Passage for review =>
******

Common pitfalls (and quick fixes)
- Reporting “percent losses” without ratios. Always give before/after and the ratio (two decimals). Fix: Add a results column for “Proposed/Existing”.
- Misusing area-weighted VSC. Only combine windows lighting the same zone; don’t “average away” a front-zone loss with rear glazing in a through-room. Fix: Keep the room zoning honest; use NSL to evidence distribution.
- Testing sunlight on north-facing windows. Skip APSH where windows lie wholly within 90° of due north. Fix: Define façade azimuths once; bind scope to that.
- Ignoring balcony effects. Balconies above a window depress both VSC and NSL; relative losses look worse. Fix: Include “without balcony” sensitivity to evidence causation.
- Under-specifying BS EN 17037 inputs. Missing reflectances, maintenance factors, or too-coarse grids skew outcomes. Fix: State reflectances; use realistic glazing factors; limit grid spacing to ~0.3 m.
- Assuming BRE compliance equals rights-to-light safety. It doesn’t. Different methodology and legal test. Fix: Flag separately; get rights to light advice where relevant.
- Amenity maps without an area calculation. A colourful plan isn’t enough. Fix: Quote % area achieving ≥ 2 h on 21 March and note placement of key uses.
Daylight & Sunlight Glossary FAQs
Is BR 209 policy or guidance?

******

Data for review =>
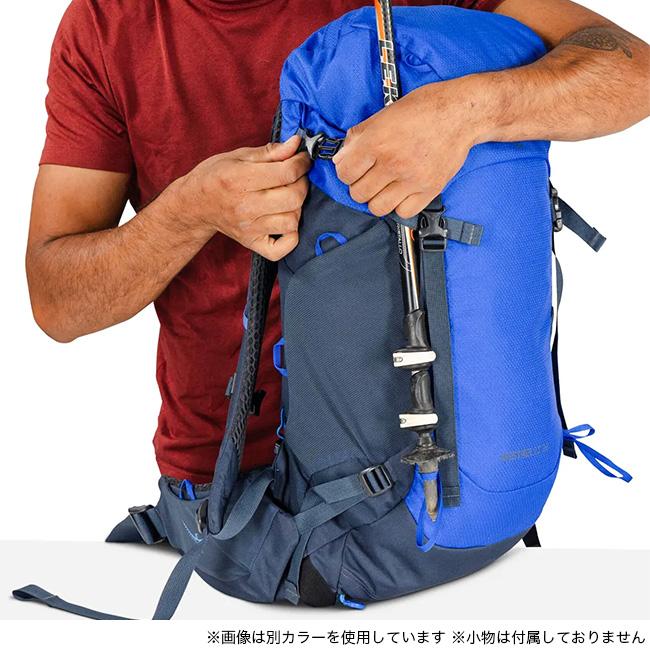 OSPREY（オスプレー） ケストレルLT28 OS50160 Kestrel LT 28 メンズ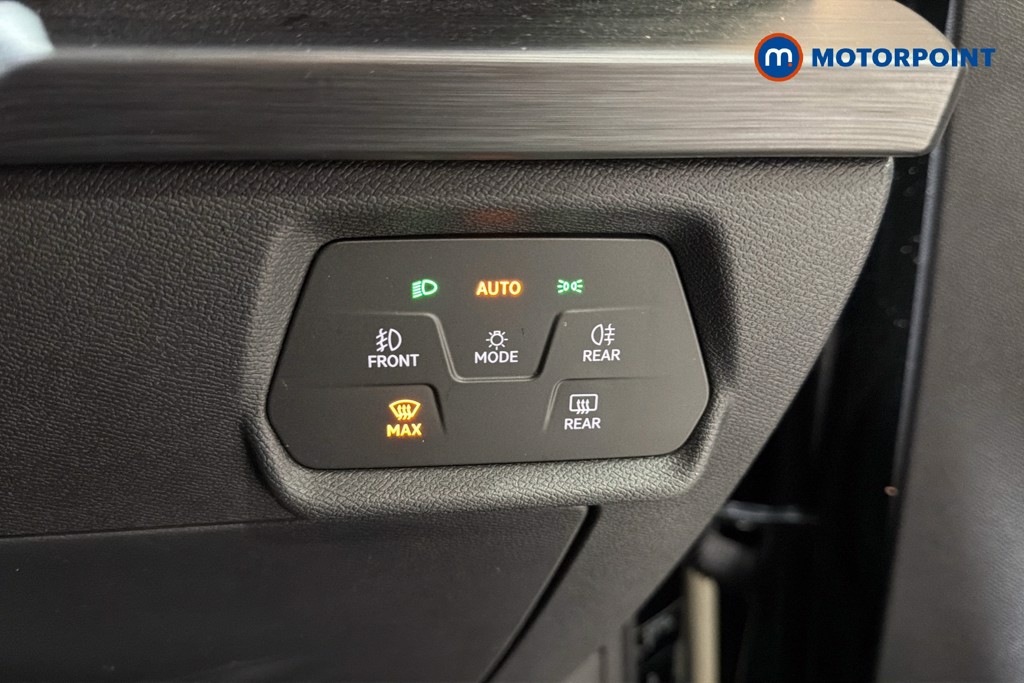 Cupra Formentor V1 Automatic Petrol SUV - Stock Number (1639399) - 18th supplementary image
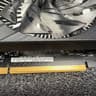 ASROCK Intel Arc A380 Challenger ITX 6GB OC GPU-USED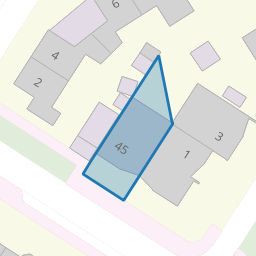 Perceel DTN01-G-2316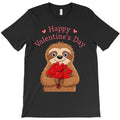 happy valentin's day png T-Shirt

******

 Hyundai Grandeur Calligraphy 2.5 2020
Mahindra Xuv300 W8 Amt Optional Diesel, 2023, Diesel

******

Your task => Reproduce the daylight and sunlight pitfalls text above word for word, from "- Misusing area-weighted" up to and including "to evidence distribution.".

Finished exercise =>
- Misusing area-weighted VSC. Only combine windows lighting the same zone; don’t “average away” a front-zone loss with rear glazing in a through-room. Fix: Keep the room zoning honest; use NSL to evidence distribution.